Jena vs Sesame: is there a serious, complete, up-to-date, unbiased, well informed, side by side, comparison between the two?

Is there a serious, complete (i.e. features, APIs, standard compliance, performances, support, documentation, extensions|contributions, etc.), up-to-date, unbiased (I am not. :-)), and well informed, side by side, pros and cons, the good and the bad parts, comparison between Jena and Sesame?

If there isn't one, can we make it altogether? (note: this is a community wiki).

Triple Stores

Quick rundown of some information out there comparing the native triple store solutions of Jena and Sesame.

Performance

Summarising numbers crunched by Bizer et al. (most recent numbers I can find which includes Jena and Sesame: like all evaluations, should be considered informative and not exhaustive—there's always a natural bias in evaluations):

Chris Bizer, Andreas Schultz. The Berlin SPARQL Benchmark. Int. J. Semantic Web Inf. Syst. 5(2): 1-24 (2009)

Results from 2009: Comparing Sesame (Native) and Jena TDB/Jena SDB.

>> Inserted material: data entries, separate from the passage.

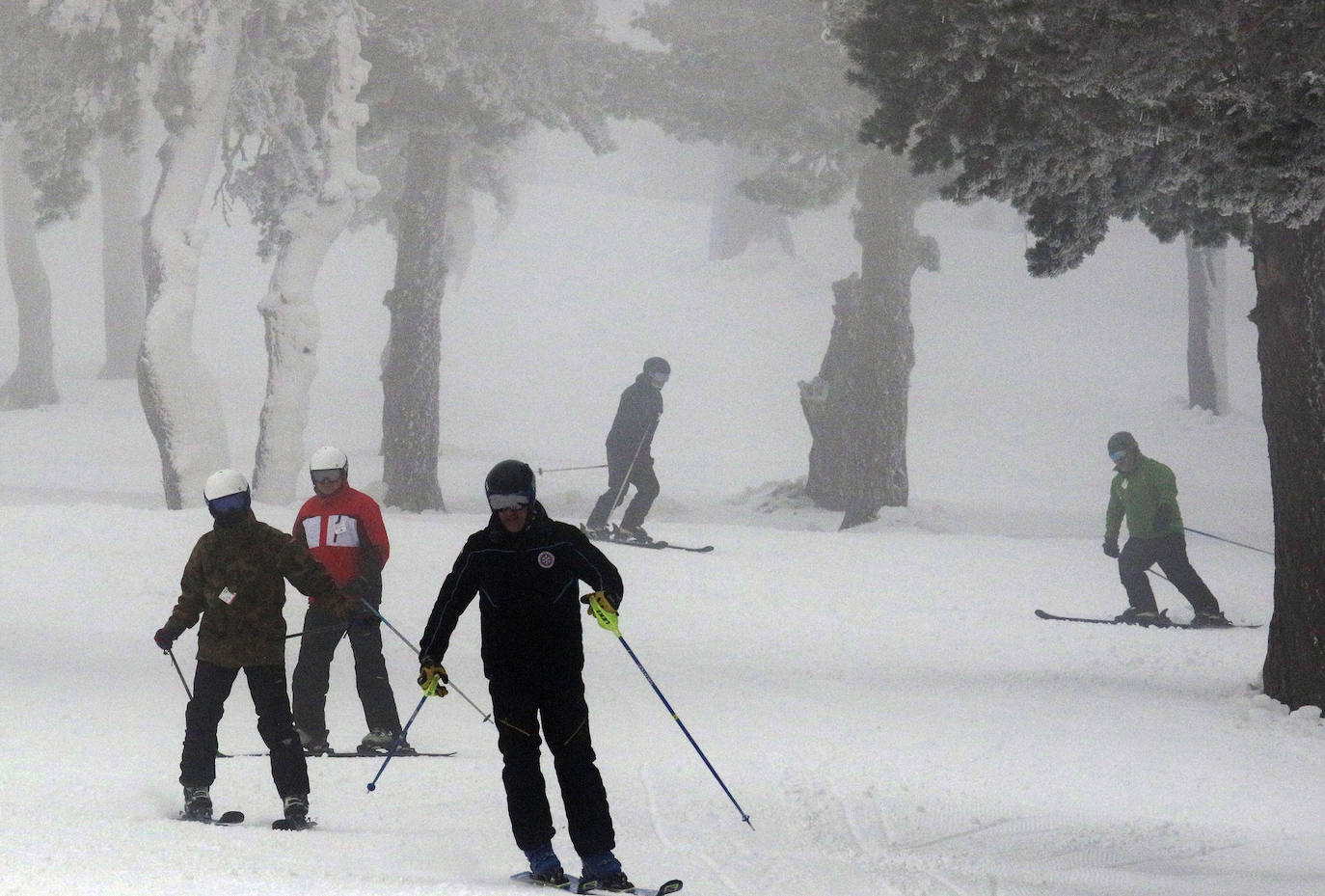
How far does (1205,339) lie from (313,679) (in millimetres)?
23595

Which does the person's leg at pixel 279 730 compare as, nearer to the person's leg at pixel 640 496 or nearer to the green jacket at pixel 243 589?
the green jacket at pixel 243 589

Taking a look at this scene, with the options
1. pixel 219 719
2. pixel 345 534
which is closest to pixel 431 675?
pixel 219 719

  • To load 100m triples of evaluation data:
    • Sesame: 3 days 6 hours
    • Jena TDB: 1.5 hours
    • Jena SDB: 1 day 15 hours
  • Complex Query Mixes per Hour (rate of query answering -- higher = better) for 1M triples:
    • Sesame: 18,094
    • Jena TDB: 4,450
    • Jena SDB: 10,421
  • Complex Query Mixes per Hour for 25M triples:
    • Sesame: 1,343
    • Jena TDB: 353
    • Jena SDB: 968
  • Complex Query Mixes per Hour for 100M triples:
    • Sesame: 254
    • Jena TDB: 81
    • Jena SDB: 211
  • Simple Query Mixes per Hour for 1M triples:
    • Sesame: 38,727
    • Jena TDB: 15,842
    • Jena SDB: 15,692
  • Simple Query Mixes per Hour for 25M triples:
    • Sesame: 39,059
    • Jena TDB: 1,856
    • Jena SDB: 4,877
  • Simple Query Mixes per Hour for 100M triples:
    • Sesame: 3,116
    • Jena TDB: 459
    • Jena SDB: 584

Conclusion

  • Jena (esp. TDB) much faster to load than Sesame.
  • Sesame but provides faster response times than Jena solutions up to the evaluation scale of 100M triples.

Scalability

Can only find references to unverified claims on the ESW wiki:

  • Jena TDB (1.7B: UniProt V13.4) [2008?]
    • "...on a single machine with 64 bit hardware (36 hours, 12k triples/s)"
  • Jena SDB (650M: UniProt) [200?]
    • "Can load UniProt (650M). Uses PostgreSQL, MySQL, Oracle or MS SQL Server. Also, HSQLDB and Apache Derby"
  • Sesame (70M: LUBM) [2006]
    • "...should be taken as a minimum of what the store can handle... The machine used was a 2.8GhZ P4 (32-bits) with 1GB RAM"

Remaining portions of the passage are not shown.